▶ Directions for this task
Pull out every line of the data below that contains the word "paddy". Case matters.

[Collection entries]
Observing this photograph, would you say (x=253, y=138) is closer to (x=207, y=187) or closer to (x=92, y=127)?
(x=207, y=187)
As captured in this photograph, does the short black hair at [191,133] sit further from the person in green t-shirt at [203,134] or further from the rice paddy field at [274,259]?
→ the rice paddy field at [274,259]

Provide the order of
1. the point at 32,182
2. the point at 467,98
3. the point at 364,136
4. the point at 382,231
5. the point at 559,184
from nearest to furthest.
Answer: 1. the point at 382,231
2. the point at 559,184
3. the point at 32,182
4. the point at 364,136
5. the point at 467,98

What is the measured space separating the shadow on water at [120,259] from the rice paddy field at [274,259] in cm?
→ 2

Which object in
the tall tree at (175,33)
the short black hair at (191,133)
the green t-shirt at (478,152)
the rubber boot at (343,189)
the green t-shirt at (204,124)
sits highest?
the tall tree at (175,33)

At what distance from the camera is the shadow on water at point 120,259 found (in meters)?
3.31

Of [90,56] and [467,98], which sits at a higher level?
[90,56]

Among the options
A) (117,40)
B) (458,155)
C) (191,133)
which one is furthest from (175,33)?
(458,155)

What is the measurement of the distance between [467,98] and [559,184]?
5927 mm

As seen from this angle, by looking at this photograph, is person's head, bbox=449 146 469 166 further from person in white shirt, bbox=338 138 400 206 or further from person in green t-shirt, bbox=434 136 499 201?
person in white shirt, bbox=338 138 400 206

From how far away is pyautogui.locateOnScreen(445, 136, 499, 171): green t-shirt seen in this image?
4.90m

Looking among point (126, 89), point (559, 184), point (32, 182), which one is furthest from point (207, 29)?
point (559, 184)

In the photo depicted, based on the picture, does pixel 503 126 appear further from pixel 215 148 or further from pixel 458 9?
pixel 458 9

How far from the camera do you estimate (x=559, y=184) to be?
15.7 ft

▶ Output below
As captured in this photograph, does the short black hair at [191,133] sit further from the person in green t-shirt at [203,134] or further from the rice paddy field at [274,259]?
→ the rice paddy field at [274,259]
What is the measured space separating the shadow on water at [120,259] from the rice paddy field at [274,259] in cm?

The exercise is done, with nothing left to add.